THE PROBLEM | In your copy of the entries, please include no pictures and return every word exactly.

##########

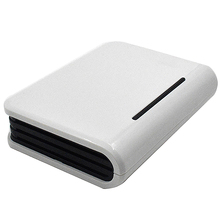 Wifi Instrument Network Case Small Electronic Box Plastic Router Junction Box Plastic Box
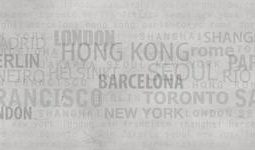 Dekor Kendal urban grey 30,7x60,7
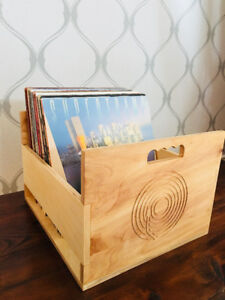 Hand-Crafted Vinyl Record Crates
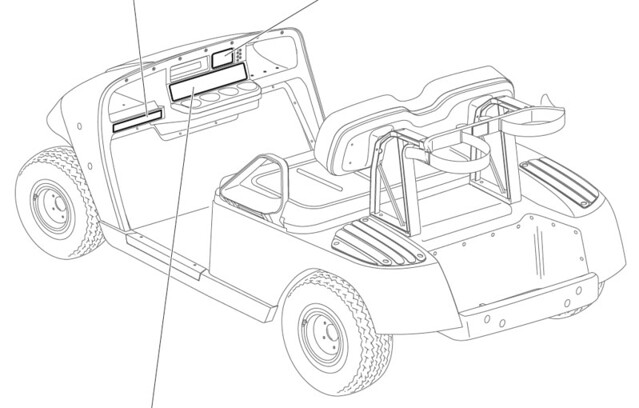 ezgo rxv diagram rear ortho flickr photo sharing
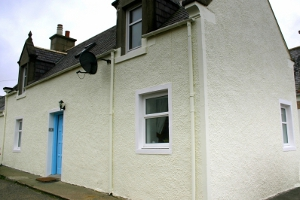Seaside Cottage Aberdeenshire | Shore Road, Whitehills Moray Firth, Sleeps up to 6, Open Fire Lovely Sea Views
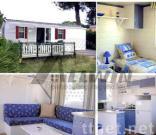 Prefab Cabin House CH4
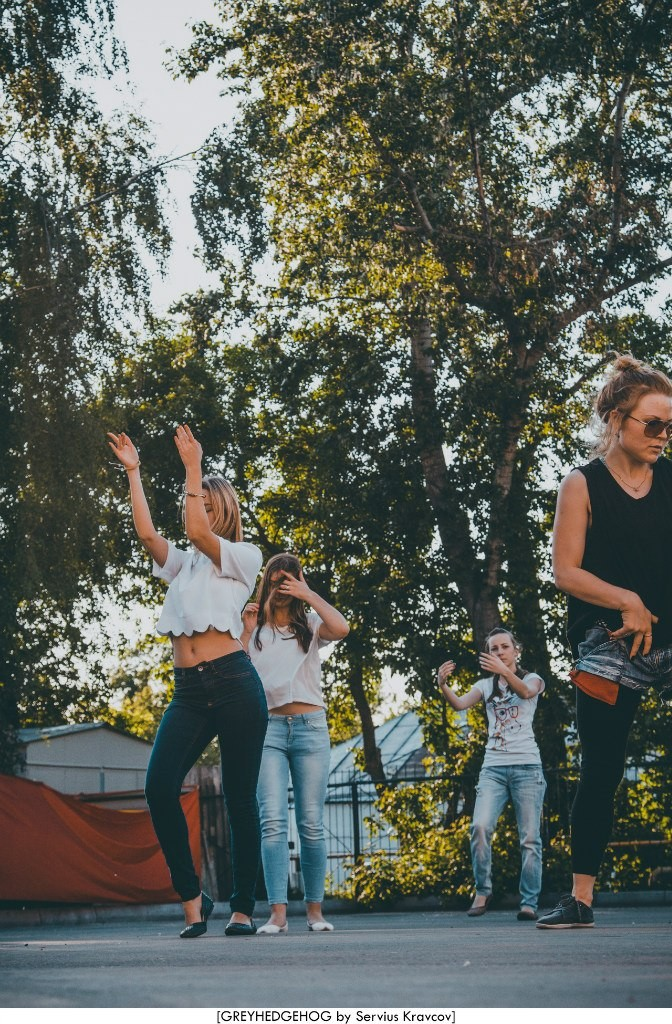 Танцы на свежем воздухе во Владимире 072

##########

YOUR SOLUTION |
 Wifi Instrument Network Case Small Electronic Box Plastic Router Junction Box Plastic Box
 Dekor Kendal urban grey 30,7x60,7
 Hand-Crafted Vinyl Record Crates
 ezgo rxv diagram rear ortho flickr photo sharing
Seaside Cottage Aberdeenshire | Shore Road, Whitehills Moray Firth, Sleeps up to 6, Open Fire Lovely Sea Views
 Prefab Cabin House CH4
 Танцы на свежем воздухе во Владимире 072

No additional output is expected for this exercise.